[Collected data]

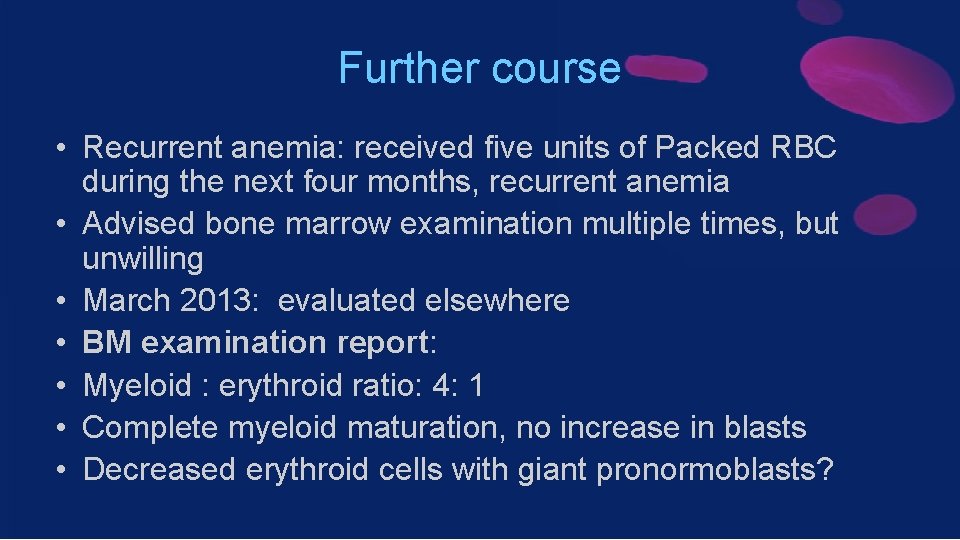 Further course

• Recurrent anemia: received five units of Packed RBC during the next four months, recurrent anemia
• Advised bone marrow examination multiple times, but unwilling
• March 2013: evaluated elsewhere
• BM examination report:
• Myeloid : erythroid ratio: 4: 1
• Complete myeloid maturation, no increase in blasts
• Decreased erythroid cells with giant pronormoblasts?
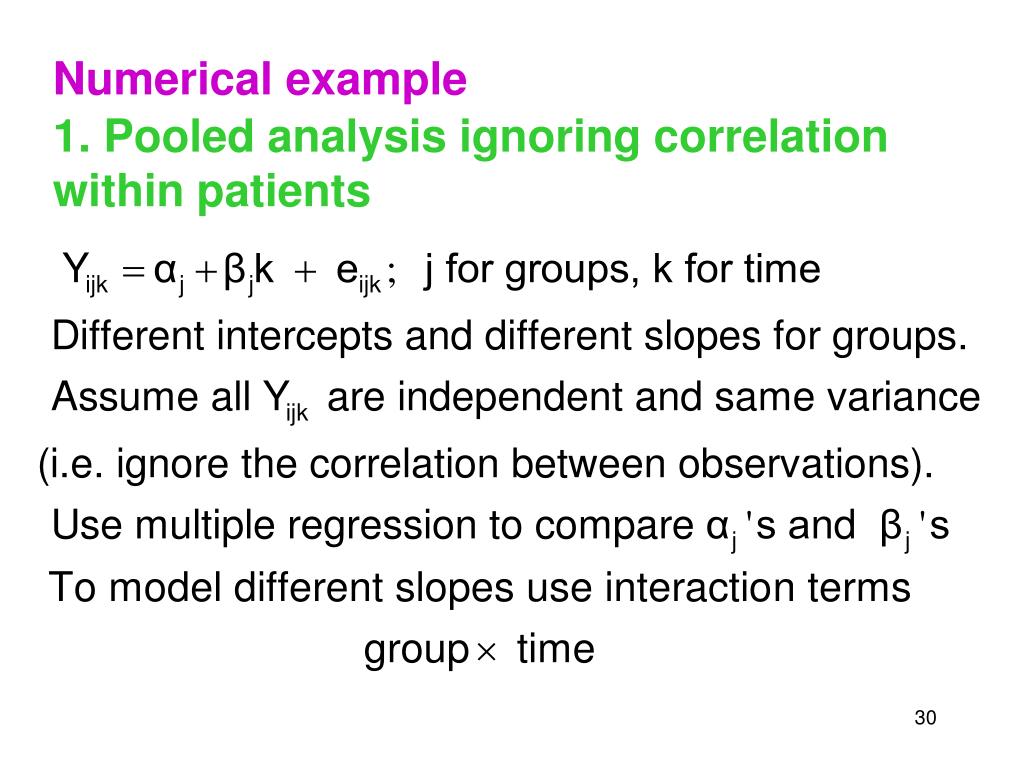 Numerical example
1. Pooled analysis ignoring correlation within patients

$Y_{ijk} = \alpha_j + \beta_j k + e_{ijk}$; j for groups, k for time

Different intercepts and different slopes for groups.

Assume all $Y_{ijk}$ are independent and same variance

(i.e. ignore the correlation between observations).

Use multiple regression to compare $\alpha_j$'s and $\beta_j$'s

To model different slopes use interaction terms

group $\times$ time

30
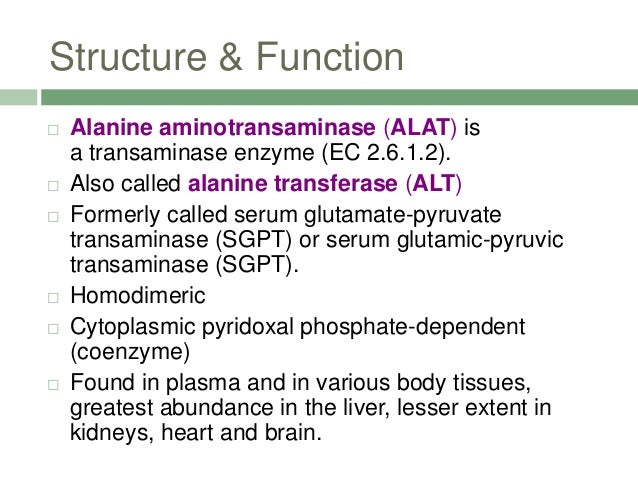 Structure & Function

□ Alanine aminotransaminase (ALAT) is a transaminase enzyme (EC 2.6.1.2).

□ Also called alanine transferase (ALT)

□ Formerly called serum glutamate-pyruvate transaminase (SGPT) or serum glutamic-pyruvic transaminase (SGPT).

□ Homodimeric

□ Cytoplasmic pyridoxal phosphate-dependent (coenzyme)

□ Found in plasma and in various body tissues, greatest abundance in the liver, lesser extent in kidneys, heart and brain.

[Your instructions]
Without the pictures, retype each line of the records above exactly.

[Task solution]
 Further course

• Recurrent anemia: received five units of Packed RBC during the next four months, recurrent anemia
• Advised bone marrow examination multiple times, but unwilling
• March 2013: evaluated elsewhere
• BM examination report:
• Myeloid : erythroid ratio: 4: 1
• Complete myeloid maturation, no increase in blasts
• Decreased erythroid cells with giant pronormoblasts?
 Numerical example
1. Pooled analysis ignoring correlation within patients

$Y_{ijk} = \alpha_j + \beta_j k + e_{ijk}$; j for groups, k for time

Different intercepts and different slopes for groups.

Assume all $Y_{ijk}$ are independent and same variance

(i.e. ignore the correlation between observations).

Use multiple regression to compare $\alpha_j$'s and $\beta_j$'s

To model different slopes use interaction terms

group $\times$ time

30
 Structure & Function

□ Alanine aminotransaminase (ALAT) is a transaminase enzyme (EC 2.6.1.2).

□ Also called alanine transferase (ALT)

□ Formerly called serum glutamate-pyruvate transaminase (SGPT) or serum glutamic-pyruvic transaminase (SGPT).

□ Homodimeric

□ Cytoplasmic pyridoxal phosphate-dependent (coenzyme)

□ Found in plasma and in various body tissues, greatest abundance in the liver, lesser extent in kidneys, heart and brain.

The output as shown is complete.